**TASK**
Can you put the lines of the rows below into a JSON list of strings, one string per line, starting at the line containing "What is the separation" and ending at the line containing "4. point 963,309", with both of those lines included? Leave out blank lines and picture markers.

**EXTRACTED RECORDS**

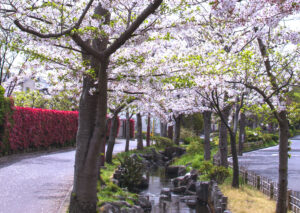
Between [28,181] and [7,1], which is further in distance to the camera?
[28,181]

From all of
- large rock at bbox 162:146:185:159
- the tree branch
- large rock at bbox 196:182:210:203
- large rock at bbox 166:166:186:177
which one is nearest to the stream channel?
large rock at bbox 196:182:210:203

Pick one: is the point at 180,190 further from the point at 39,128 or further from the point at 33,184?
the point at 39,128

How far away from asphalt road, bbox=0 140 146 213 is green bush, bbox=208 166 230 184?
14.8 feet

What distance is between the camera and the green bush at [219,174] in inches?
442

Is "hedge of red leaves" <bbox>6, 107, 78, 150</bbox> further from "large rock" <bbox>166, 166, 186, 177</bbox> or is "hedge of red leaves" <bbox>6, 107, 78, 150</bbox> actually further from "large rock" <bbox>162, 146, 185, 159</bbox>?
"large rock" <bbox>166, 166, 186, 177</bbox>

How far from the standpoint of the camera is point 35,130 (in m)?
18.2

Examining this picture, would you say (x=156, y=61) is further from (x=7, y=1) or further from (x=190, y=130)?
(x=190, y=130)

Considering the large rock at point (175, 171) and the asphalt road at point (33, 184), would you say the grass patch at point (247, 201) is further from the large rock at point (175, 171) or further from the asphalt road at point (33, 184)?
the large rock at point (175, 171)

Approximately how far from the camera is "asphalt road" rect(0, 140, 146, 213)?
7488mm

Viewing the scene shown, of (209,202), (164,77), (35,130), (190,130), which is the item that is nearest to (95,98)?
(164,77)

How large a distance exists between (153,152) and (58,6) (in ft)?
60.5

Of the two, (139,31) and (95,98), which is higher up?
(139,31)

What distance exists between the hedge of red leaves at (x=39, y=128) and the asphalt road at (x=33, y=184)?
1.61 metres

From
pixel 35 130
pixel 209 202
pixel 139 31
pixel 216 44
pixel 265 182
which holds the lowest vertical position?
pixel 209 202
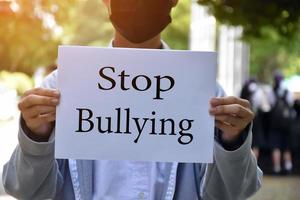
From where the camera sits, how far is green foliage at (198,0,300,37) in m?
9.97

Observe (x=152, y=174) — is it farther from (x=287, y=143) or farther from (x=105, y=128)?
(x=287, y=143)

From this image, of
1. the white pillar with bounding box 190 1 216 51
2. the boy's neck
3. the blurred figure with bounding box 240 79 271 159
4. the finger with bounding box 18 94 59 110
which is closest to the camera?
the finger with bounding box 18 94 59 110

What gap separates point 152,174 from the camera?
2.25 m

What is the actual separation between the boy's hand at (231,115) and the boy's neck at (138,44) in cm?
30

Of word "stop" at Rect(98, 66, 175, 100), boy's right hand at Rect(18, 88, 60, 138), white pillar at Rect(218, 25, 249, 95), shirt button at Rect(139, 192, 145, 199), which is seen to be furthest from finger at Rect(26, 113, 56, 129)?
white pillar at Rect(218, 25, 249, 95)

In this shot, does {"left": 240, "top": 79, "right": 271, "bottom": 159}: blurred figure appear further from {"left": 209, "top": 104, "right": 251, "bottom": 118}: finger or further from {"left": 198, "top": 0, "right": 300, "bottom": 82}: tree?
{"left": 209, "top": 104, "right": 251, "bottom": 118}: finger

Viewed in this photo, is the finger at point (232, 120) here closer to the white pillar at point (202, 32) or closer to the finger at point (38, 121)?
the finger at point (38, 121)

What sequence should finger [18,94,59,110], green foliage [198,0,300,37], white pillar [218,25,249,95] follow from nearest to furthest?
finger [18,94,59,110] → green foliage [198,0,300,37] → white pillar [218,25,249,95]

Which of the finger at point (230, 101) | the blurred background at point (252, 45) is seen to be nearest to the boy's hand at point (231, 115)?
the finger at point (230, 101)

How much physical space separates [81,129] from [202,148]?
0.36m

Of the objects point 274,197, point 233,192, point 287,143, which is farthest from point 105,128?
point 287,143

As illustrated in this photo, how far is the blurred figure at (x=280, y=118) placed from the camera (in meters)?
12.9

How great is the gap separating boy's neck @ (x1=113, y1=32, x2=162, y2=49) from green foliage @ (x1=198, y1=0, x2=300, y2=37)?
289 inches

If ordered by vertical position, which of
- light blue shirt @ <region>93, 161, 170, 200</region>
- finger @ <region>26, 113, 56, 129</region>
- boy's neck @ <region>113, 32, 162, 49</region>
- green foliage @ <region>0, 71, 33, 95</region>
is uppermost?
green foliage @ <region>0, 71, 33, 95</region>
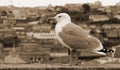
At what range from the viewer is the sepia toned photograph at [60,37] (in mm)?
3994

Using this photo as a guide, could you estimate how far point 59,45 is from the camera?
4367 mm

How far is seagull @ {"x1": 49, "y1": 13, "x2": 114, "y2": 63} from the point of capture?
398 centimetres

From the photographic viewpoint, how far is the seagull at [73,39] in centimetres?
398

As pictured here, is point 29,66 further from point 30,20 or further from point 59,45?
point 30,20

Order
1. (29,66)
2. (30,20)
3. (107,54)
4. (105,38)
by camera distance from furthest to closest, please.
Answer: (30,20) → (105,38) → (107,54) → (29,66)

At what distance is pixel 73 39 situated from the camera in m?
4.00

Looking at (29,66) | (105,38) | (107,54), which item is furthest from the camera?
(105,38)

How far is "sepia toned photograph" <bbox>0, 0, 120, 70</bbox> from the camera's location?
399 centimetres

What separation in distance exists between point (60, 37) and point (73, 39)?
10cm

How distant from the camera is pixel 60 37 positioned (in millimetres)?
3996

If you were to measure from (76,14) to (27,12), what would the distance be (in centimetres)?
54

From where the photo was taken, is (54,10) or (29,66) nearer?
(29,66)

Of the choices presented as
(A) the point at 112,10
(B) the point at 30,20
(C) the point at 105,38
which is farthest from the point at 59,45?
(A) the point at 112,10

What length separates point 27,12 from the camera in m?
5.46
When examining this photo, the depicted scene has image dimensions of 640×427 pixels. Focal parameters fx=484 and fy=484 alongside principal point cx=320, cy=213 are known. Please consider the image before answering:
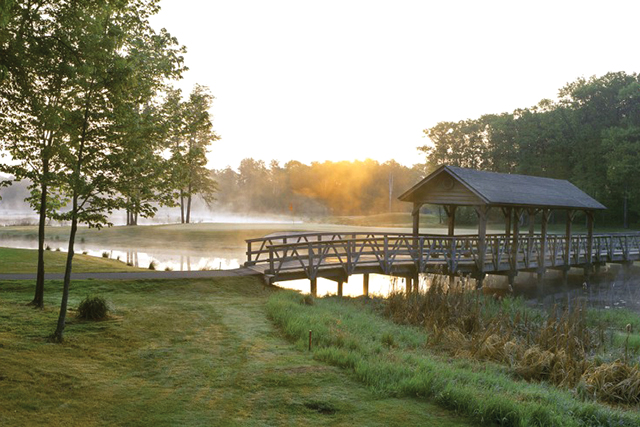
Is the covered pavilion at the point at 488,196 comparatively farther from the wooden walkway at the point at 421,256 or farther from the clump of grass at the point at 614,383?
the clump of grass at the point at 614,383

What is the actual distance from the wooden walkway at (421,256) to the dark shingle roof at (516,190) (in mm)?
2222

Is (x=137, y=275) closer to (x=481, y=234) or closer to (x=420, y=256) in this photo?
(x=420, y=256)

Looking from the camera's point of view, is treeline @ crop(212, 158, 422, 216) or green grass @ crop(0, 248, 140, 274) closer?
green grass @ crop(0, 248, 140, 274)

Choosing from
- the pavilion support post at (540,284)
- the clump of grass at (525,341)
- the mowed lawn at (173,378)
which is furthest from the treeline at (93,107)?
the pavilion support post at (540,284)

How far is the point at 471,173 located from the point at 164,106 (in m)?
Result: 18.3

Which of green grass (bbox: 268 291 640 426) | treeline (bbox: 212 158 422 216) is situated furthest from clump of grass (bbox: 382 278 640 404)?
treeline (bbox: 212 158 422 216)

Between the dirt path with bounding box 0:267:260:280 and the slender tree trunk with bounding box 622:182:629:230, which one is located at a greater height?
the slender tree trunk with bounding box 622:182:629:230

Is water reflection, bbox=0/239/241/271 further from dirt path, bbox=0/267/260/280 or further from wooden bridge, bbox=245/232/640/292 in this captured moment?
dirt path, bbox=0/267/260/280

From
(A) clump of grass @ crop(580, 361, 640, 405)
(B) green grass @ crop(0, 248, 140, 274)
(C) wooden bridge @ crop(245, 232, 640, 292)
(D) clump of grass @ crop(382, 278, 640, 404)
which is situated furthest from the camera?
(B) green grass @ crop(0, 248, 140, 274)

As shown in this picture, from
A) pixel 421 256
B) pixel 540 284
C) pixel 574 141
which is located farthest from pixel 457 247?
pixel 574 141

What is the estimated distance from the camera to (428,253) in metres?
23.1

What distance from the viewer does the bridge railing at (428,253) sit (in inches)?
794

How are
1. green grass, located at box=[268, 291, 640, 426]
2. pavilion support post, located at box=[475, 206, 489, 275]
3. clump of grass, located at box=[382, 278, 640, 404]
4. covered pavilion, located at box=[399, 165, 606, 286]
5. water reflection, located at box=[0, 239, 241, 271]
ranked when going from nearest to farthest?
green grass, located at box=[268, 291, 640, 426] < clump of grass, located at box=[382, 278, 640, 404] < pavilion support post, located at box=[475, 206, 489, 275] < covered pavilion, located at box=[399, 165, 606, 286] < water reflection, located at box=[0, 239, 241, 271]

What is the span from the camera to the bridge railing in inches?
794
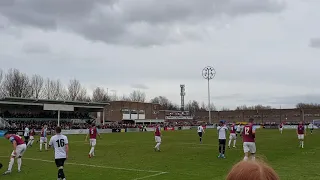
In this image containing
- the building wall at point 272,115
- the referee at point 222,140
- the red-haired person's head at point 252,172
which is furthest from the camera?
the building wall at point 272,115

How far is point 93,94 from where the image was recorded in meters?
129

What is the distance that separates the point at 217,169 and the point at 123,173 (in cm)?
435

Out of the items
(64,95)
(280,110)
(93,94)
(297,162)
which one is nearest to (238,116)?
(280,110)

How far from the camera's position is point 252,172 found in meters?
1.88

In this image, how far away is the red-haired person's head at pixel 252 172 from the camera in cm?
188

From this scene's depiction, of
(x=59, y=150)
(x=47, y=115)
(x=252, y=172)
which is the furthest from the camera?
(x=47, y=115)

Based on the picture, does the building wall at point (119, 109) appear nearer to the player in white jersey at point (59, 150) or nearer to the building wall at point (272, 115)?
the building wall at point (272, 115)

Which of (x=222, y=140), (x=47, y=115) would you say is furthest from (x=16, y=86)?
(x=222, y=140)

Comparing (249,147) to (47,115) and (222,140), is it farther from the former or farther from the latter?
(47,115)

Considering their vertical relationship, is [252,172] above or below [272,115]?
above

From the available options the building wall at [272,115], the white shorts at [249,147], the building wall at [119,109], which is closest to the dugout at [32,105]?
the building wall at [119,109]

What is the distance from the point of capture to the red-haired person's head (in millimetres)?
1879

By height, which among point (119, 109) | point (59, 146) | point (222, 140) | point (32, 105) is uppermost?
point (32, 105)

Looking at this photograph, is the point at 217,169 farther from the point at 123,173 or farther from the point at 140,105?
the point at 140,105
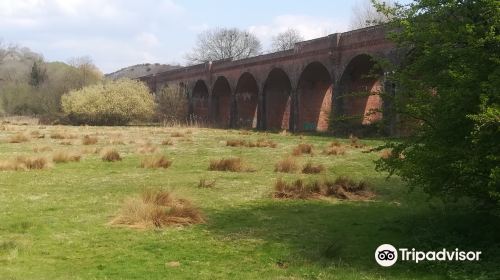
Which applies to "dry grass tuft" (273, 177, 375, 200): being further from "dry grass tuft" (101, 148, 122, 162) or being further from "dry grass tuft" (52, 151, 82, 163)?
"dry grass tuft" (52, 151, 82, 163)

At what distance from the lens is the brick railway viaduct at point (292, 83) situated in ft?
115

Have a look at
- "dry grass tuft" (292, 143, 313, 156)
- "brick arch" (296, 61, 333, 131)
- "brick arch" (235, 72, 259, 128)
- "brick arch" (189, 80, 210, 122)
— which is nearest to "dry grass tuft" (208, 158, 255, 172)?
"dry grass tuft" (292, 143, 313, 156)

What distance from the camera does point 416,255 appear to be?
6043 mm

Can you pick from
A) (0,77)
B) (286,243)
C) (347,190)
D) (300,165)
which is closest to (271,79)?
(300,165)

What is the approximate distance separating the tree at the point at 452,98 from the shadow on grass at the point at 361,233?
0.54 meters

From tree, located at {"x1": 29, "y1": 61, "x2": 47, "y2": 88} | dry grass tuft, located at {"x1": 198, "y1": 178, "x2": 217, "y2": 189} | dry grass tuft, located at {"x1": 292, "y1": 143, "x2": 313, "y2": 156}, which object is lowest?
dry grass tuft, located at {"x1": 198, "y1": 178, "x2": 217, "y2": 189}

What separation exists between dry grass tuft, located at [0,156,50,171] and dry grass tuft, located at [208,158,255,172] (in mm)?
4494

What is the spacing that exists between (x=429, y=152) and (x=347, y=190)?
4683 mm

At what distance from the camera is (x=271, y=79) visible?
4738cm

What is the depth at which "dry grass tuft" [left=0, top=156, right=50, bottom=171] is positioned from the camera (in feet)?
45.4

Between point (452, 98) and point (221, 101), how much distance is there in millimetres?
54502

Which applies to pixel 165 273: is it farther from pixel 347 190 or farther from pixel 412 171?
pixel 347 190

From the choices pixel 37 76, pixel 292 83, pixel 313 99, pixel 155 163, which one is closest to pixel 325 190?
pixel 155 163

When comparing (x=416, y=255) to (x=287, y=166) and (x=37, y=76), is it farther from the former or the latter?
(x=37, y=76)
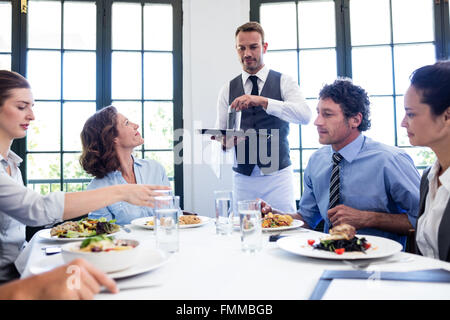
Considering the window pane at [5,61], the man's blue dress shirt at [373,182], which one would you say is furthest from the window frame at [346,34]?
the window pane at [5,61]

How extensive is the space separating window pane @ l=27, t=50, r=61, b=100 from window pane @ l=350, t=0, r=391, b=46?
107 inches

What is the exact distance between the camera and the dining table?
76cm

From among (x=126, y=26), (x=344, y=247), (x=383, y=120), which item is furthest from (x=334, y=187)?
(x=126, y=26)

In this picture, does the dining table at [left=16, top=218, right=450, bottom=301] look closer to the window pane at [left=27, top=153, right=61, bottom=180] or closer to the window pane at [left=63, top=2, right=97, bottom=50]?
the window pane at [left=27, top=153, right=61, bottom=180]

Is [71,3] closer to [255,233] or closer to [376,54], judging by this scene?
[376,54]

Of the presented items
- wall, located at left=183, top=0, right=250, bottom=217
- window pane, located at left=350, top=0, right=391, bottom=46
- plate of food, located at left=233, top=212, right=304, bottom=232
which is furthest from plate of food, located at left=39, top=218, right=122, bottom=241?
window pane, located at left=350, top=0, right=391, bottom=46

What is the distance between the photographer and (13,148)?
3387mm

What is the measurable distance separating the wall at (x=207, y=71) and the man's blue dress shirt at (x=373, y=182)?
167 cm

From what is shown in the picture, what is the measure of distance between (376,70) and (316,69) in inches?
21.1

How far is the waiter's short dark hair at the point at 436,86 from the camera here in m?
1.34

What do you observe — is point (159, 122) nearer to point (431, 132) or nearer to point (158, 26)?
point (158, 26)

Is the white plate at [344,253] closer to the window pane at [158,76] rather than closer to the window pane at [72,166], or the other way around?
the window pane at [158,76]

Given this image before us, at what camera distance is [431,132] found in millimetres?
1376

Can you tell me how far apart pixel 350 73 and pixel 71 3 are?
103 inches
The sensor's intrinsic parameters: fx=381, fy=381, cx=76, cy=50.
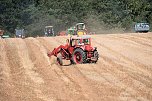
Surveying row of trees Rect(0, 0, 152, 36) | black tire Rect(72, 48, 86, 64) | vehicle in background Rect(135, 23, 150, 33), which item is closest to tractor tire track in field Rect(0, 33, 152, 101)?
black tire Rect(72, 48, 86, 64)

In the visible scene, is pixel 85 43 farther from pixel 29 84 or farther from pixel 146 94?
pixel 146 94

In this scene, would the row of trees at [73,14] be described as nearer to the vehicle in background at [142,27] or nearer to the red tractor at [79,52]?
the vehicle in background at [142,27]

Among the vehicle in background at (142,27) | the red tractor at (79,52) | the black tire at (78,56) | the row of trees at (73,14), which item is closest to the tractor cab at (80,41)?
the red tractor at (79,52)

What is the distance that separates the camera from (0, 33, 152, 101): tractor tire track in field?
44.8 ft

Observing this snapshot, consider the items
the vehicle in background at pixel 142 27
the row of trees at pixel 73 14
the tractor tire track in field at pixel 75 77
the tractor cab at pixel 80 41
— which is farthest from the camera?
the row of trees at pixel 73 14

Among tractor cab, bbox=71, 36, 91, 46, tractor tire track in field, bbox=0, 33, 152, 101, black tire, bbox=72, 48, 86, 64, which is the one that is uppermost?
tractor cab, bbox=71, 36, 91, 46

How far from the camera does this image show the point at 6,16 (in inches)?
2549

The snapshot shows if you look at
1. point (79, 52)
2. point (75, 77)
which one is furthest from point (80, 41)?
point (75, 77)

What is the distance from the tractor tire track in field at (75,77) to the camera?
13656 mm

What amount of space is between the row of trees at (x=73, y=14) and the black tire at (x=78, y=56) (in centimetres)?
3822

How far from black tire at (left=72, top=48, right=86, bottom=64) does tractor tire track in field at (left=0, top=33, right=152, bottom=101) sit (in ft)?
1.14

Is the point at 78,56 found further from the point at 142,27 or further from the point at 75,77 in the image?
the point at 142,27

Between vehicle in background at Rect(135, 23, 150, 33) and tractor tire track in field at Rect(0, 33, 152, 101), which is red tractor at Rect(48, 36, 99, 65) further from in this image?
vehicle in background at Rect(135, 23, 150, 33)

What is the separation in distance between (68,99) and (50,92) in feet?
4.20
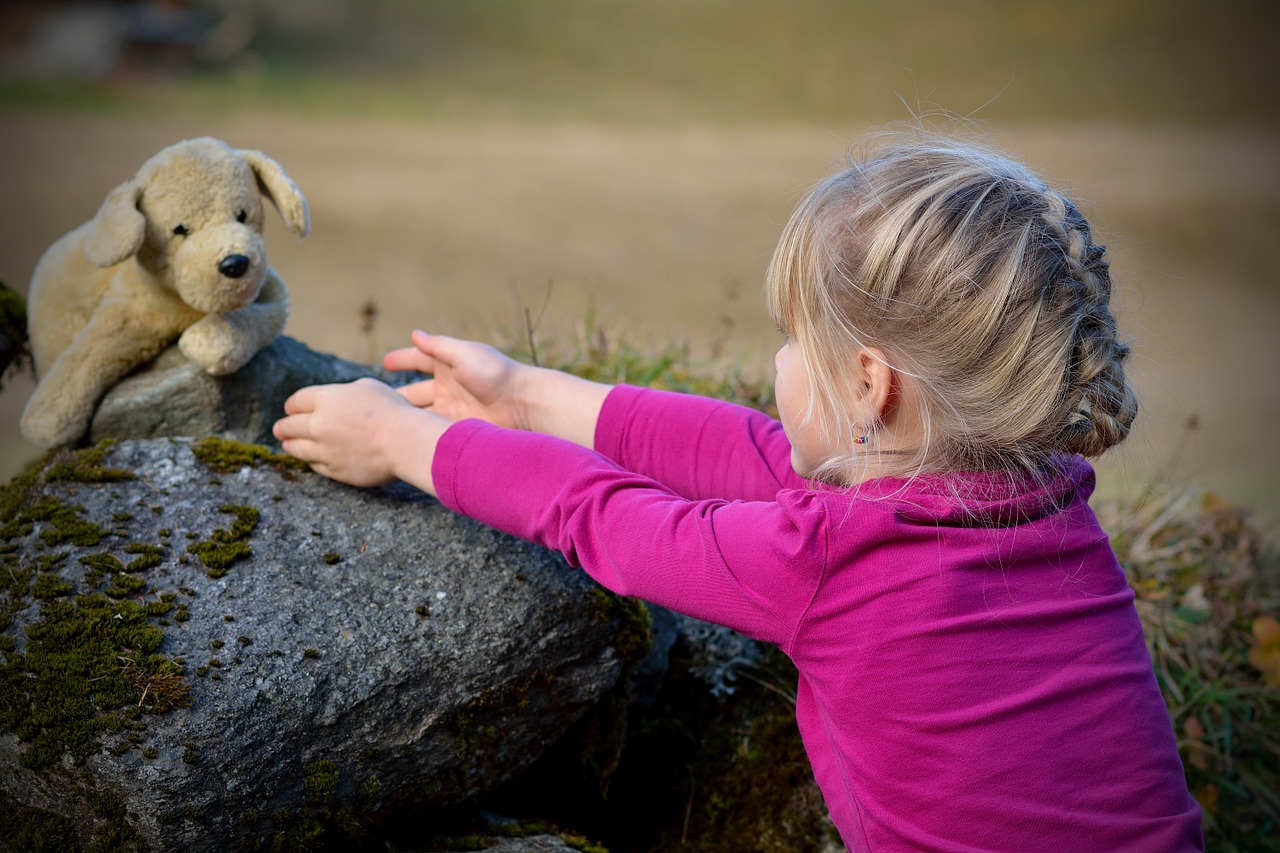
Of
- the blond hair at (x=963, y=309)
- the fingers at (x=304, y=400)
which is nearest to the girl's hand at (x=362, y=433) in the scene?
the fingers at (x=304, y=400)

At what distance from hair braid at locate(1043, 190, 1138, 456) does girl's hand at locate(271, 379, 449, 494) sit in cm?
107

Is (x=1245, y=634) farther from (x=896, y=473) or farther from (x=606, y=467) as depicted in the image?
(x=606, y=467)

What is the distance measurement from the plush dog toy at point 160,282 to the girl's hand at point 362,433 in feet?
0.71

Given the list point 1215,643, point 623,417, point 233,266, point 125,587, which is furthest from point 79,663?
point 1215,643

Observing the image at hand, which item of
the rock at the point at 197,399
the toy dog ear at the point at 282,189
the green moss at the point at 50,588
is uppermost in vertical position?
the toy dog ear at the point at 282,189

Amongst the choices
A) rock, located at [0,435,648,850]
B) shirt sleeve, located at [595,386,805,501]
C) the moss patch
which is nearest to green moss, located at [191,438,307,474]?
rock, located at [0,435,648,850]

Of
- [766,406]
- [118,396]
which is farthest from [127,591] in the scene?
[766,406]

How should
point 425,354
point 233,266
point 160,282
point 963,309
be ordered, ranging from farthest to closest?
1. point 425,354
2. point 160,282
3. point 233,266
4. point 963,309

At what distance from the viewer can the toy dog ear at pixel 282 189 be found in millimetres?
2037

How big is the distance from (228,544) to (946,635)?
4.06 feet

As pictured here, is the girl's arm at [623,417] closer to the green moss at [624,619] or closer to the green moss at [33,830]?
the green moss at [624,619]

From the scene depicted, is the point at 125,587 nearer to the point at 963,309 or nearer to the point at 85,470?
the point at 85,470

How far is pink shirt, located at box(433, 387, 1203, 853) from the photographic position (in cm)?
149

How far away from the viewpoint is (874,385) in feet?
5.03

**SOLUTION**
[
  "What is the separation in distance between (68,99) and (50,92) in feet?",
  "4.20",
  "Of",
  "- the blond hair at (x=963, y=309)",
  "- the fingers at (x=304, y=400)",
  "which is nearest to the girl's hand at (x=362, y=433) in the scene?",
  "the fingers at (x=304, y=400)",
  "At what distance from hair braid at locate(1043, 190, 1138, 456) does girl's hand at locate(271, 379, 449, 494) sit in cm?",
  "107",
  "Is (x=1245, y=634) farther from (x=896, y=473) or farther from (x=606, y=467) as depicted in the image?",
  "(x=606, y=467)",
  "What is the distance measurement from the plush dog toy at point 160,282 to the girl's hand at point 362,433 in feet?",
  "0.71",
  "Given the list point 1215,643, point 623,417, point 233,266, point 125,587, which is furthest from point 79,663?",
  "point 1215,643",
  "Observing the image at hand, which item of",
  "the rock at the point at 197,399",
  "the toy dog ear at the point at 282,189",
  "the green moss at the point at 50,588",
  "is uppermost in vertical position?",
  "the toy dog ear at the point at 282,189",
  "Amongst the choices",
  "A) rock, located at [0,435,648,850]",
  "B) shirt sleeve, located at [595,386,805,501]",
  "C) the moss patch",
  "which is nearest to green moss, located at [191,438,307,474]?",
  "rock, located at [0,435,648,850]",
  "Of",
  "- [766,406]",
  "- [118,396]",
  "which is farthest from [127,591] in the scene?",
  "[766,406]",
  "How should",
  "point 425,354",
  "point 233,266",
  "point 160,282",
  "point 963,309",
  "be ordered, ranging from farthest to closest?",
  "1. point 425,354",
  "2. point 160,282",
  "3. point 233,266",
  "4. point 963,309"
]